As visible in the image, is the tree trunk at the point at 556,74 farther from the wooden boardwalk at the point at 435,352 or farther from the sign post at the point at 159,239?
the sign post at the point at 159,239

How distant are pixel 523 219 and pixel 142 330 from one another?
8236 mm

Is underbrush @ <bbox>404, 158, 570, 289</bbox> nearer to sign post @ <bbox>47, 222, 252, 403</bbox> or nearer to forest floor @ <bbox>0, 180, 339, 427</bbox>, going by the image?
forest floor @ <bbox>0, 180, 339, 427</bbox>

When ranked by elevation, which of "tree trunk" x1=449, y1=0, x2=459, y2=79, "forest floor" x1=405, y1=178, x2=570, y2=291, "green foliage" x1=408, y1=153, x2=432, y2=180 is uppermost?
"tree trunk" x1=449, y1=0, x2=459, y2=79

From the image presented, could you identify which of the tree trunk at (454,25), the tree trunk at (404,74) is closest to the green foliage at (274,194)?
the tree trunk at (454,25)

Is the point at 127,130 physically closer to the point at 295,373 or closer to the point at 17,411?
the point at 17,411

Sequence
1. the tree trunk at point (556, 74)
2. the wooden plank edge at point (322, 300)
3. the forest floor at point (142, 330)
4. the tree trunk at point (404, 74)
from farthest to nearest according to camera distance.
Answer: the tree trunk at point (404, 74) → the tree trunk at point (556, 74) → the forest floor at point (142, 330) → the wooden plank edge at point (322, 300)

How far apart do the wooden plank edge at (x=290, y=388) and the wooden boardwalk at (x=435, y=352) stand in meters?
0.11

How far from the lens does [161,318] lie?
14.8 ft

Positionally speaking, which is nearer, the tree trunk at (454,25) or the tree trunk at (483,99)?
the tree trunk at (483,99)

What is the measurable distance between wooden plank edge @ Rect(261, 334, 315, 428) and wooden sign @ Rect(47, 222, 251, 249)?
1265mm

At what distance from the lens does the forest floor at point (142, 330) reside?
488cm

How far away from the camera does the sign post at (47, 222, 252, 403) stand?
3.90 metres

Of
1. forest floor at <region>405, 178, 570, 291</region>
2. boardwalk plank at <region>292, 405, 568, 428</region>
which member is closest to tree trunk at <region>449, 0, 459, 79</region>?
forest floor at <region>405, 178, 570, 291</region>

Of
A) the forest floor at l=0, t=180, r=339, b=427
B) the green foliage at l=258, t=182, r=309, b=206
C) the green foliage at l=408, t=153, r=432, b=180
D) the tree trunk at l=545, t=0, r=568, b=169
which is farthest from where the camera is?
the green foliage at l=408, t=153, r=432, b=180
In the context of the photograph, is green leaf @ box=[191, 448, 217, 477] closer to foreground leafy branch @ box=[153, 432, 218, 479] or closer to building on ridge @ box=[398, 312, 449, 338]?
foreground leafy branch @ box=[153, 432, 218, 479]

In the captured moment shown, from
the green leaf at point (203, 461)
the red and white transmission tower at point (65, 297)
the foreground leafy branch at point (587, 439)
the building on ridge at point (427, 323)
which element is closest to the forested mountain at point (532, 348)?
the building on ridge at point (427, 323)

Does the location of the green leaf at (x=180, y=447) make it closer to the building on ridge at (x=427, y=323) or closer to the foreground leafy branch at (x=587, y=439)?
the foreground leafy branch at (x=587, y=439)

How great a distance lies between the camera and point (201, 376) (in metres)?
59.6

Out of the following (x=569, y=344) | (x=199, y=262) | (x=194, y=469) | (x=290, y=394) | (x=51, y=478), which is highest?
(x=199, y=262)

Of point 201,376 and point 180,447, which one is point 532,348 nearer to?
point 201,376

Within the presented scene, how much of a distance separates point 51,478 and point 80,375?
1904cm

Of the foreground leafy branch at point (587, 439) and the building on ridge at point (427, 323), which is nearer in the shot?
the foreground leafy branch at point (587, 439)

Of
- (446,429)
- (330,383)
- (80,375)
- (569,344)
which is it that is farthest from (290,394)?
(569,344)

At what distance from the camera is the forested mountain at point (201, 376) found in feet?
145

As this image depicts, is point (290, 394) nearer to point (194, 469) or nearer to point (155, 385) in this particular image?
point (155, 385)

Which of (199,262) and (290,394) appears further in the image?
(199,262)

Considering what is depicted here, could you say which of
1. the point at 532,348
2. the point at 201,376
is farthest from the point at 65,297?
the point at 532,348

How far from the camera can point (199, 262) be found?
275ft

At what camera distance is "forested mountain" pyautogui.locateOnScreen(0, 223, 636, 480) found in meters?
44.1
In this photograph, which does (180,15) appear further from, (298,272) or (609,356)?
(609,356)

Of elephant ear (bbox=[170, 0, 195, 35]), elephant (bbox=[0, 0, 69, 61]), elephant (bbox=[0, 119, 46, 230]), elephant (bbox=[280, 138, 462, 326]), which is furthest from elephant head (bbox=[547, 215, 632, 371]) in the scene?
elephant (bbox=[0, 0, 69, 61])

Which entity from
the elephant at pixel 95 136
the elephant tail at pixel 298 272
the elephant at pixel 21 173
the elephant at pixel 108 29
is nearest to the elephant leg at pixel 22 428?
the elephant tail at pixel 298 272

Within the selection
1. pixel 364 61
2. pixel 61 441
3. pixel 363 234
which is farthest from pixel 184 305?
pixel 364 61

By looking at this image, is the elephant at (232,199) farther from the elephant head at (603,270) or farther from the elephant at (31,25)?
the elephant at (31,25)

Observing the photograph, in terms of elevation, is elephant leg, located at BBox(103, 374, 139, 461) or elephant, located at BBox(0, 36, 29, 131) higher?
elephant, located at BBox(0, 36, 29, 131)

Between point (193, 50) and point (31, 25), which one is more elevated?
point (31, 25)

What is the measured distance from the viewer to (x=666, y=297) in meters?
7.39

::::

Rewrite all of the material above, changing every "wooden boardwalk" to "wooden walkway" and leaving everything else the same.

_ANSWER_
As visible in the image, is the tree trunk at the point at 556,74 farther from the wooden walkway at the point at 435,352 or farther from the sign post at the point at 159,239?
the sign post at the point at 159,239

How distant are pixel 523 219 and pixel 142 330 from one another?
8236 mm

Is underbrush @ <bbox>404, 158, 570, 289</bbox> nearer to sign post @ <bbox>47, 222, 252, 403</bbox> or nearer to forest floor @ <bbox>0, 180, 339, 427</bbox>, going by the image?
forest floor @ <bbox>0, 180, 339, 427</bbox>

When ranked by elevation, which of "tree trunk" x1=449, y1=0, x2=459, y2=79, "forest floor" x1=405, y1=178, x2=570, y2=291, "green foliage" x1=408, y1=153, x2=432, y2=180 is uppermost?
"tree trunk" x1=449, y1=0, x2=459, y2=79

From the image presented, could you identify which of the tree trunk at (454,25), the tree trunk at (404,74) is closest to the green foliage at (274,194)?
the tree trunk at (454,25)

Is the point at 127,130 physically closer to the point at 295,373 or closer to the point at 17,411?
the point at 17,411

Sequence
1. the tree trunk at point (556, 74)
2. the wooden plank edge at point (322, 300)
3. the forest floor at point (142, 330)
4. the tree trunk at point (404, 74)
from farthest to nearest according to camera distance.
Answer: the tree trunk at point (404, 74) → the tree trunk at point (556, 74) → the forest floor at point (142, 330) → the wooden plank edge at point (322, 300)

How far apart do the wooden plank edge at (x=290, y=388) and the wooden walkway at (x=435, y=352) stand in meters?
0.11

How far from the lens does [161,318] lie?
14.8 ft

Positionally speaking, which is nearer, the tree trunk at (454,25) or the tree trunk at (483,99)?
the tree trunk at (483,99)

What is the measurable distance between wooden plank edge @ Rect(261, 334, 315, 428) and wooden sign @ Rect(47, 222, 251, 249)?
1265mm

At what distance from the lens does the forest floor at point (142, 330) reside?
488cm

How far away from the camera does the sign post at (47, 222, 252, 403) stand?
3.90 metres

Of
1. forest floor at <region>405, 178, 570, 291</region>
2. boardwalk plank at <region>292, 405, 568, 428</region>
which member is closest to tree trunk at <region>449, 0, 459, 79</region>?
forest floor at <region>405, 178, 570, 291</region>

Of
A) the forest floor at l=0, t=180, r=339, b=427
B) the green foliage at l=258, t=182, r=309, b=206
C) the green foliage at l=408, t=153, r=432, b=180
D) the tree trunk at l=545, t=0, r=568, b=169
which is farthest from where the camera is?
the green foliage at l=408, t=153, r=432, b=180
In the context of the photograph, is green leaf @ box=[191, 448, 217, 477] closer to foreground leafy branch @ box=[153, 432, 218, 479] or closer to building on ridge @ box=[398, 312, 449, 338]?
foreground leafy branch @ box=[153, 432, 218, 479]

In the captured moment shown, from
the green leaf at point (203, 461)
the red and white transmission tower at point (65, 297)
the foreground leafy branch at point (587, 439)
the building on ridge at point (427, 323)
which element is closest to the forested mountain at point (532, 348)?
the building on ridge at point (427, 323)

Does the location of the green leaf at (x=180, y=447) make it closer to the building on ridge at (x=427, y=323) or closer to the foreground leafy branch at (x=587, y=439)?
the foreground leafy branch at (x=587, y=439)

How great a distance lies between the camera and point (201, 376) (in metres)?
59.6

Out of the following (x=569, y=344) | (x=199, y=262) | (x=194, y=469) | (x=290, y=394) | (x=51, y=478), which is highest?
(x=199, y=262)

Of point 201,376 and point 180,447, which one is point 532,348 nearer to?
point 201,376

Within the presented scene, how much of a distance separates point 51,478 and point 80,375?
1904cm

Of the foreground leafy branch at point (587, 439) and the building on ridge at point (427, 323), which is nearer in the shot?
the foreground leafy branch at point (587, 439)

Of
- (446,429)
- (330,383)
- (80,375)
- (569,344)
which is it that is farthest from (290,394)?
(569,344)

At what distance from the camera is the forested mountain at point (201, 376) found in feet?
145

As this image depicts, is point (290, 394) nearer to point (194, 469) or nearer to point (155, 385) in this particular image?
point (155, 385)

Which of (199,262) and (290,394) appears further in the image?
(199,262)

Considering what is depicted here, could you say which of
1. the point at 532,348
2. the point at 201,376
is farthest from the point at 65,297?
the point at 532,348

How far from the camera can point (199, 262) be found?
275ft

At what camera distance is "forested mountain" pyautogui.locateOnScreen(0, 223, 636, 480) found in meters?
44.1
In this photograph, which does (180,15) appear further from, (298,272) or (609,356)?
(609,356)

Of elephant ear (bbox=[170, 0, 195, 35]), elephant (bbox=[0, 0, 69, 61]), elephant (bbox=[0, 119, 46, 230]), elephant (bbox=[280, 138, 462, 326]), which is furthest from elephant head (bbox=[547, 215, 632, 371]) in the scene?
elephant (bbox=[0, 0, 69, 61])

Which entity from
the elephant at pixel 95 136
the elephant tail at pixel 298 272
the elephant at pixel 21 173
the elephant at pixel 108 29
is nearest to the elephant leg at pixel 22 428?
the elephant tail at pixel 298 272

Within the selection
1. pixel 364 61
2. pixel 61 441
3. pixel 363 234
which is farthest from pixel 184 305?
pixel 364 61

By looking at this image, is the elephant at (232,199) farther from the elephant head at (603,270) or farther from the elephant at (31,25)?
the elephant at (31,25)

Observing the photograph, in terms of elevation, is elephant leg, located at BBox(103, 374, 139, 461) or elephant, located at BBox(0, 36, 29, 131) higher?
elephant, located at BBox(0, 36, 29, 131)

Between point (193, 50) and point (31, 25), which one is more elevated?
point (31, 25)

What is the measured distance from the viewer to (x=666, y=297) in meters?
7.39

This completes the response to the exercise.